→ Recorded data:
** Start **

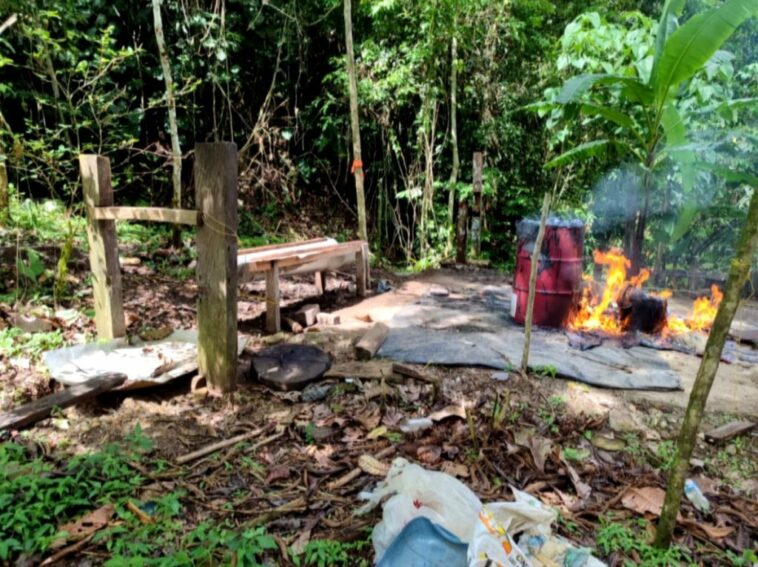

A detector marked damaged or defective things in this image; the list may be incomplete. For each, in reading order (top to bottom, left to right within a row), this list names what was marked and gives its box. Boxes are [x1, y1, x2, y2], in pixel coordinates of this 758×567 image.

charred material [620, 286, 668, 336]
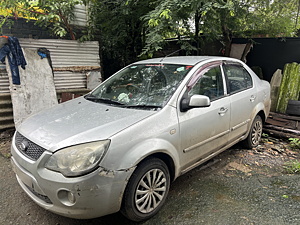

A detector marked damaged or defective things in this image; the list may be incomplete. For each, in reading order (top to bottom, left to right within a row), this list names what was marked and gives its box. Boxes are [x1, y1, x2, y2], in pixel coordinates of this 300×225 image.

cracked windshield [88, 63, 193, 109]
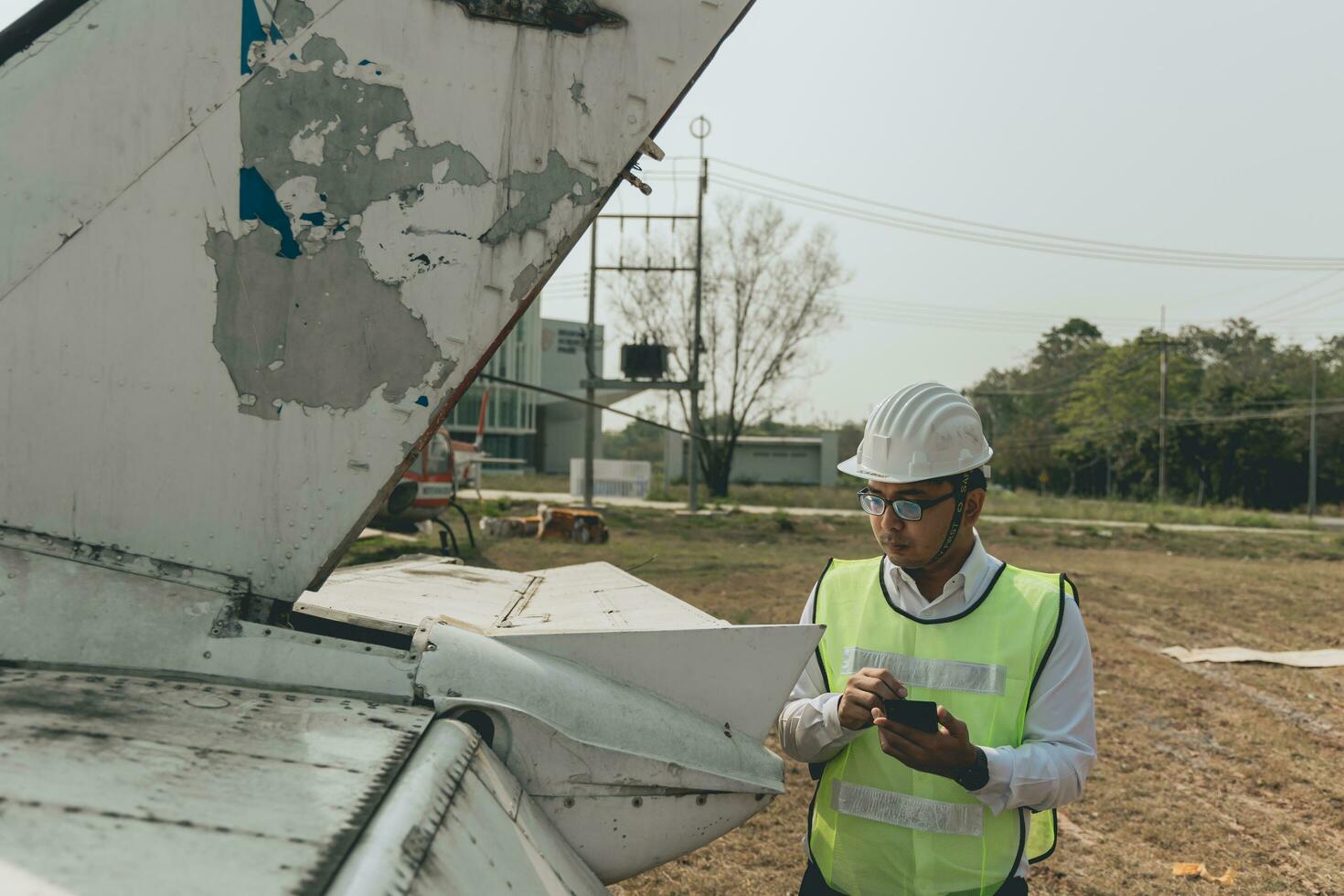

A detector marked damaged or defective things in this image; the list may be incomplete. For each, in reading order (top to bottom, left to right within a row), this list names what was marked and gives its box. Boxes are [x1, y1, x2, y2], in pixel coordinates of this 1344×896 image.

corroded metal surface [0, 668, 430, 891]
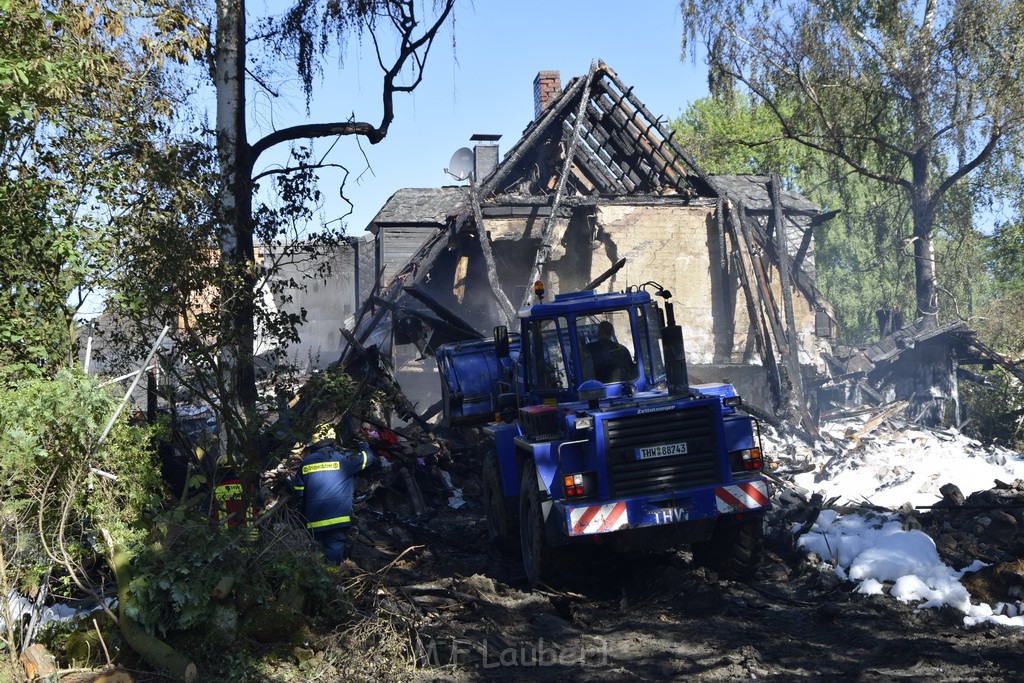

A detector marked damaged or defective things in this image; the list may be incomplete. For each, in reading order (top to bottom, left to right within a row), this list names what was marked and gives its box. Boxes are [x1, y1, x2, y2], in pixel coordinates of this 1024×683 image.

burned house [346, 61, 840, 424]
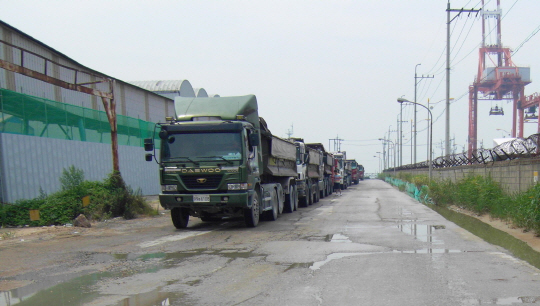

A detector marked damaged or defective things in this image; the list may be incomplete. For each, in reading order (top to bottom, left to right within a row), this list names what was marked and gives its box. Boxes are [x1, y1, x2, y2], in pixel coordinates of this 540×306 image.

cracked road surface [1, 179, 540, 306]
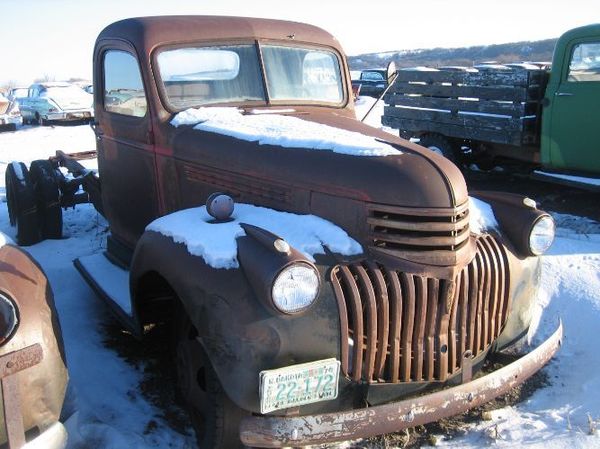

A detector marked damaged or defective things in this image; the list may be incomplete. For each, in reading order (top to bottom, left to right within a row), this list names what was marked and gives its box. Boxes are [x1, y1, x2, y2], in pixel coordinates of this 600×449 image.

rusty fender in foreground [240, 320, 564, 446]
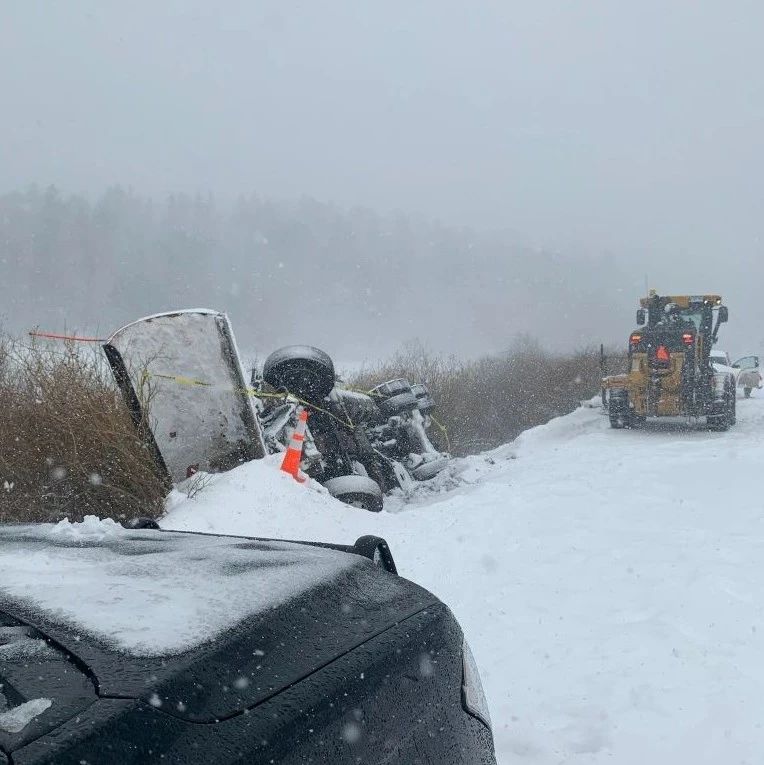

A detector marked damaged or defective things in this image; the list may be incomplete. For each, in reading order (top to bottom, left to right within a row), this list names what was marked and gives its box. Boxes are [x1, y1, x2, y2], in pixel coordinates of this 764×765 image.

overturned vehicle [100, 308, 448, 512]
overturned vehicle [256, 344, 450, 510]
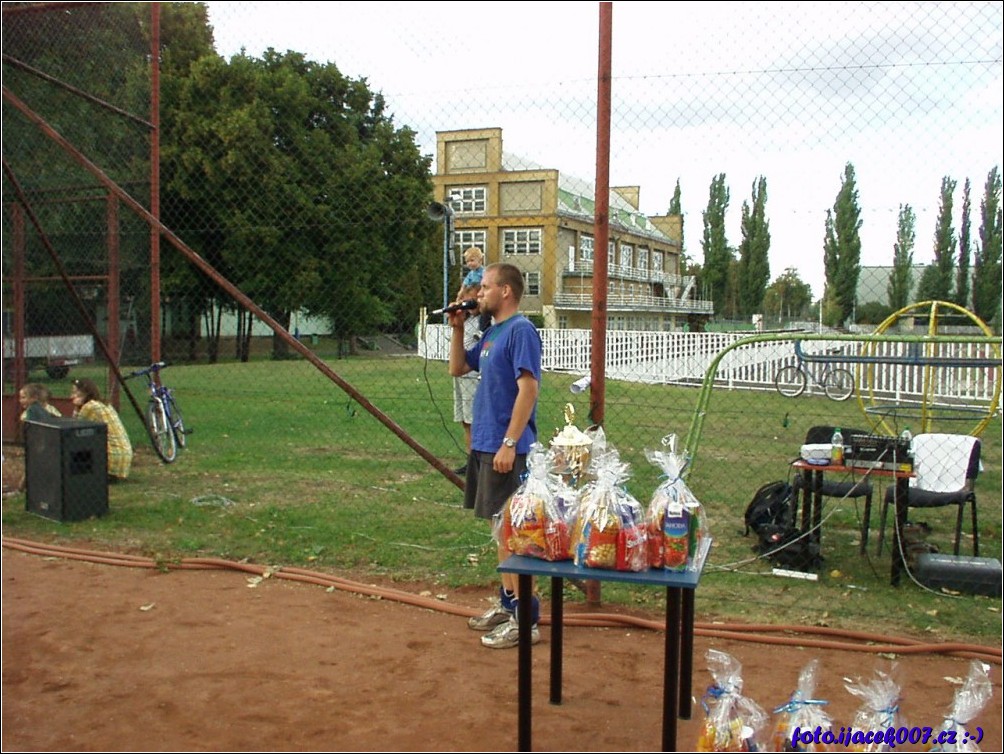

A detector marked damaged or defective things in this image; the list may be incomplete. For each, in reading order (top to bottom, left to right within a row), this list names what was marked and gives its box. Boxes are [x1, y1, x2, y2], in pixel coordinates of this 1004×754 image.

rusty metal pole [586, 0, 614, 610]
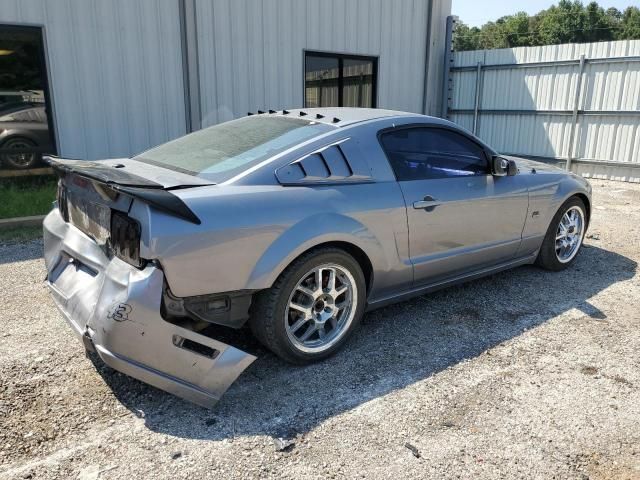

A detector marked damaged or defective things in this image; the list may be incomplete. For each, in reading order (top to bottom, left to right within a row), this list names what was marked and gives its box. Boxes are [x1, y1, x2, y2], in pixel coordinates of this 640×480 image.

damaged rear bumper [42, 208, 258, 406]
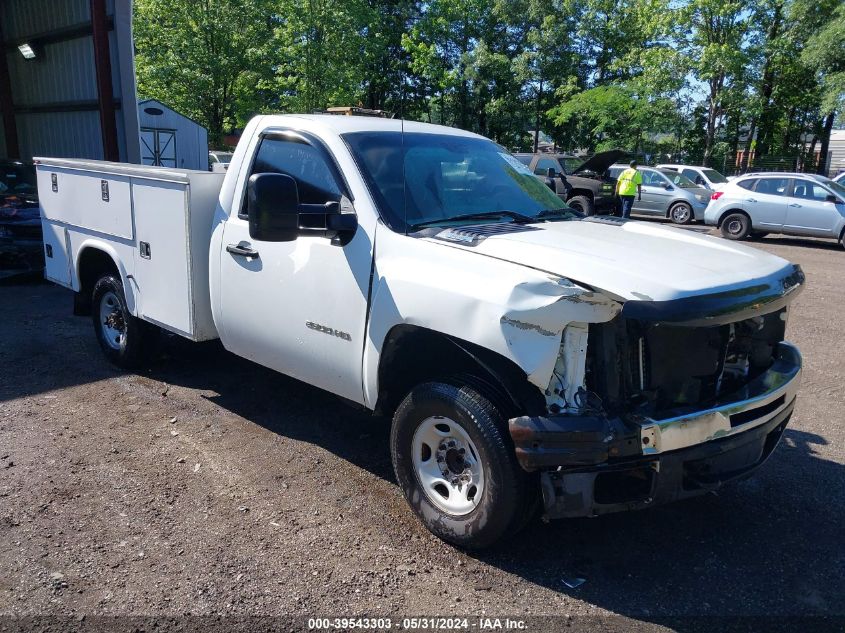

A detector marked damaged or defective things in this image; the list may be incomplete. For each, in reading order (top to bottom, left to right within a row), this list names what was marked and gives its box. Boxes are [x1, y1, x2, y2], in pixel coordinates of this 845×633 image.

crumpled hood [428, 218, 796, 302]
damaged front bumper [508, 340, 796, 520]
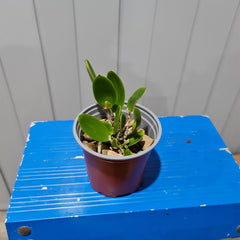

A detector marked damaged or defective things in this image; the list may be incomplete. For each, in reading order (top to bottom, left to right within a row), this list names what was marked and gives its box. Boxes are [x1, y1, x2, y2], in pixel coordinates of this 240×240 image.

chipped blue paint [5, 115, 240, 239]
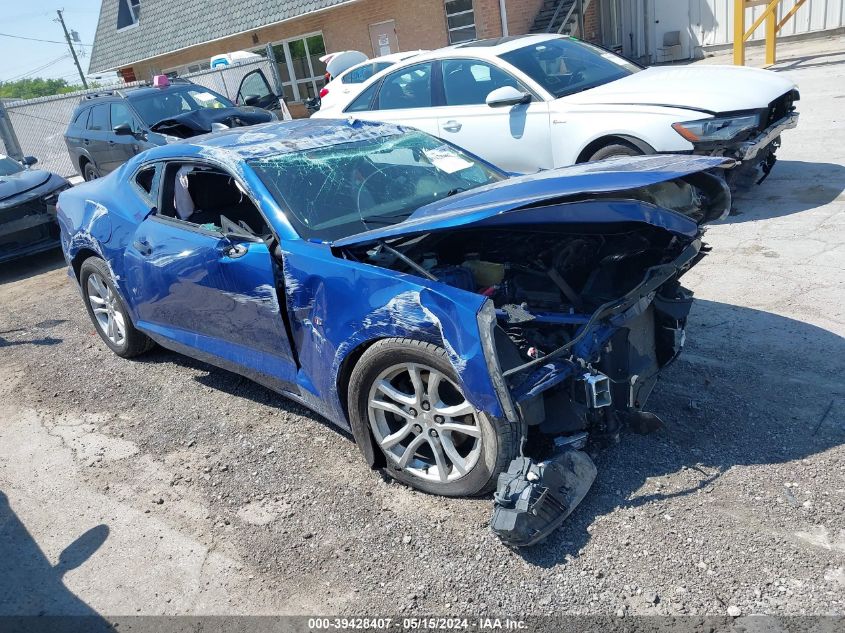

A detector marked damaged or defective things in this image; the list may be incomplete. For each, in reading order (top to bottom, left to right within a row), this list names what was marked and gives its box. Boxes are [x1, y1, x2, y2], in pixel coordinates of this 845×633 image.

shattered windshield [129, 86, 234, 126]
crumpled hood [148, 107, 272, 139]
shattered windshield [498, 37, 636, 98]
crumpled hood [564, 65, 796, 113]
broken headlight assembly [668, 113, 760, 144]
shattered windshield [0, 153, 23, 173]
crumpled hood [0, 167, 52, 201]
shattered windshield [247, 131, 504, 242]
crumpled hood [332, 154, 728, 248]
damaged passenger door [123, 159, 298, 390]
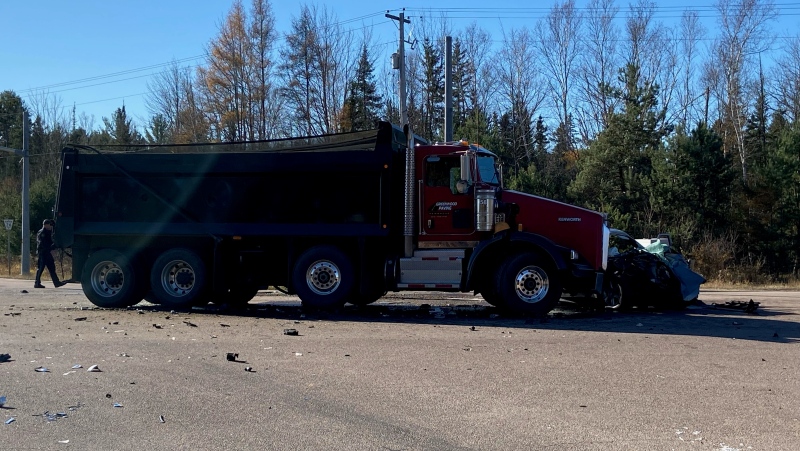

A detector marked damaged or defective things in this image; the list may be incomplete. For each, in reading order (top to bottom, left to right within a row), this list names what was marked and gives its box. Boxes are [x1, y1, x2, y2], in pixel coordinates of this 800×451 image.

crushed car [604, 230, 708, 310]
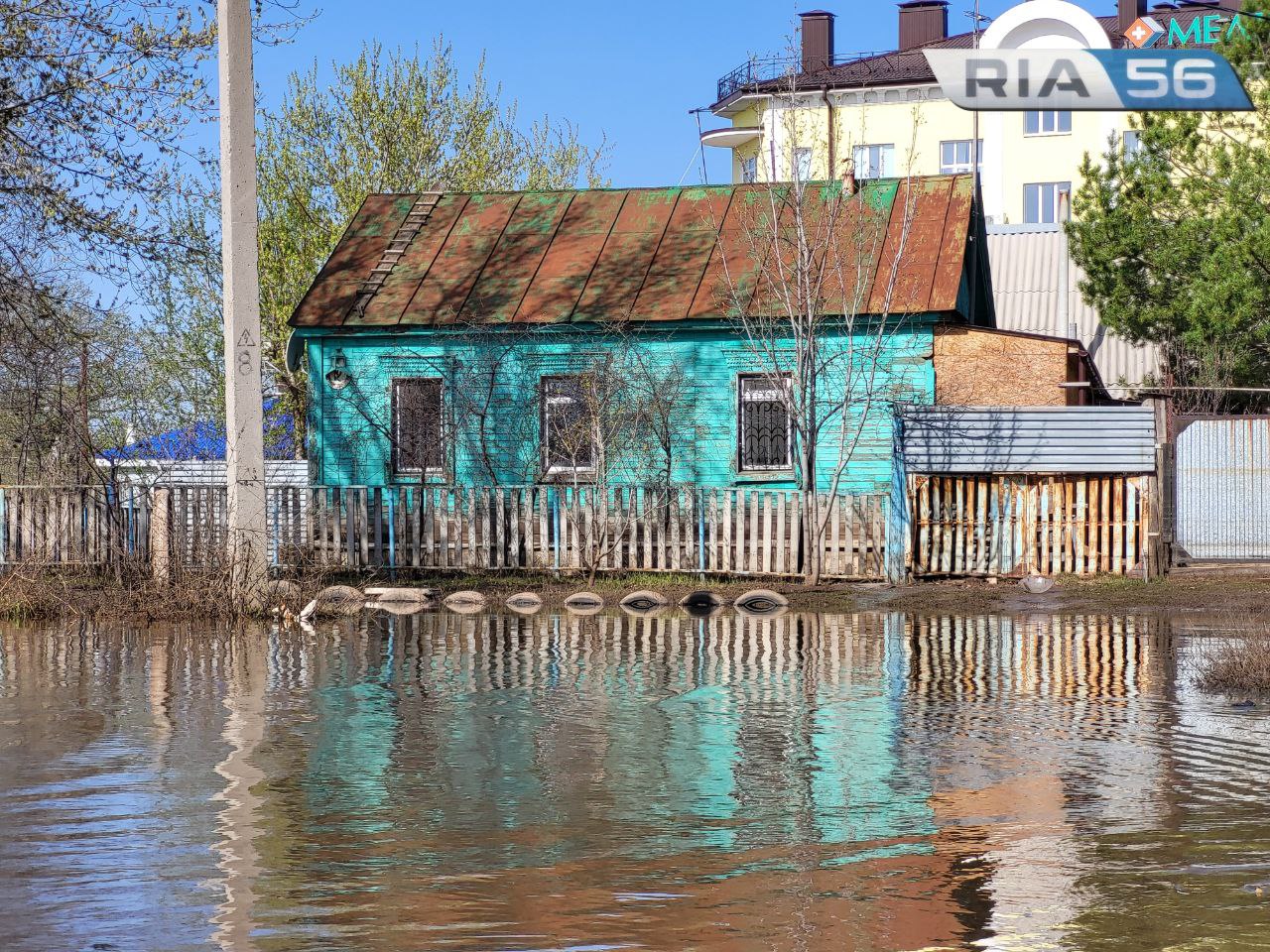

** End **

Rewrite all the entries above, changing every "incomplete" to "partial" and leaving everything else as it is. Omit the pictures from your answer.

A detector marked damaged or defective things in this image; the list may be partial. For each, in reading order (top to bottom, left to right within a row), this list names what was marked and gives its box. Boxes are [x1, y1, x2, y2], in pixel coordinates of this 758×567 image.

charred material [620, 286, 668, 336]

A detector marked damaged or defective things in this image; the list may be partial. For each, in reading order (top to bottom, left to right within a row), this list names what was marked and gives its box. Boxes are [x1, y1, x2, y2], in pixel coordinates of this 300×225 image.

cracked windshield [88, 63, 193, 109]

A detector marked damaged or defective things in this image; the list may be partial. For each, in reading order (top to bottom, left to right within a row), this list names what was marked and gives its box. Boxes are [x1, y1, x2, y2], in pixel coordinates of this 1344×896 image.

corroded metal surface [0, 668, 430, 891]

A detector marked damaged or defective things in this image; the list may be partial. For each, in reading order (top to bottom, left to right within a row), this list names what was marked and gives its box. Boxes are [x1, y1, x2, y2], in pixel coordinates of this 1024×683 image.

burned house [346, 61, 840, 424]

A detector marked damaged or defective things in this image; the list may be partial. For each, in reading order (top to bottom, left to right within a row), this list names what was marked and gives its box. Boxes are [x1, y1, x2, y2], in pixel coordinates of this 540×306 image.

cracked road surface [1, 179, 540, 306]

A detector marked damaged or defective things in this image; the list may be partial. For each, in reading order (top to bottom, left to right within a row), this list names what was marked and gives its box. Boxes are [x1, y1, x2, y2], in pixel coordinates of this 600×449 image.

rusty fender in foreground [240, 320, 564, 446]

A detector marked damaged or defective things in this image; the list may be partial. For each, in reading order (top to bottom, left to right within a row), this list names what was marked and gives its box. Boxes are [x1, y1, x2, y2], in pixel coordinates of this 764×765 image.

overturned vehicle [100, 308, 448, 512]
overturned vehicle [256, 344, 450, 510]

A detector marked damaged or defective things in this image; the list may be partial. For each, in reading order (top to bottom, left to right within a row), this list names what was marked and gives its box. Boxes are [x1, y1, x2, y2], in pixel coordinates of this 1004×754 image.

rusty metal pole [586, 0, 614, 610]

A detector marked damaged or defective things in this image; the list may be partial. For each, in reading order (top to bottom, left to right within a row), this list names what was marked and gives its box. Boxes are [x1, y1, x2, y2], in pixel coordinates of this 640×480 image.

damaged rear bumper [42, 208, 258, 406]

A detector marked damaged or defective things in this image; the list may be partial. For each, in reading order (top to bottom, left to right within a row), this list names what was marked and gives its box. Boxes are [x1, y1, x2, y2], in pixel coordinates of this 845×633 image.

crumpled hood [428, 218, 796, 302]
damaged front bumper [508, 340, 796, 520]

A detector marked damaged or defective things in this image; the list may be partial. For each, in reading order (top to bottom, left to right within a row), this list names what was marked and gives its box. Boxes are [x1, y1, x2, y2], in pixel coordinates of this 240×240 image.

chipped blue paint [5, 115, 240, 239]

A detector marked damaged or defective things in this image; the list may be partial. For each, in reading order (top to bottom, left to right within a row), this list names what was marked and gives its box. Boxes are [x1, y1, x2, y2], in pixel coordinates of this 845×633 image.

shattered windshield [129, 86, 234, 126]
crumpled hood [148, 107, 272, 139]
shattered windshield [498, 37, 636, 98]
crumpled hood [564, 65, 796, 113]
broken headlight assembly [668, 113, 760, 144]
shattered windshield [0, 153, 23, 173]
crumpled hood [0, 167, 52, 201]
shattered windshield [247, 131, 504, 242]
crumpled hood [332, 154, 728, 248]
damaged passenger door [123, 159, 298, 390]

A detector marked damaged or defective things in this image; the list may be partial. For each, in reading order (top to bottom, left to right within a row), this list names what was marked and gives its box. Boxes are [x1, y1, x2, y2], in pixel coordinates of this 800×451 image.

crushed car [604, 230, 708, 310]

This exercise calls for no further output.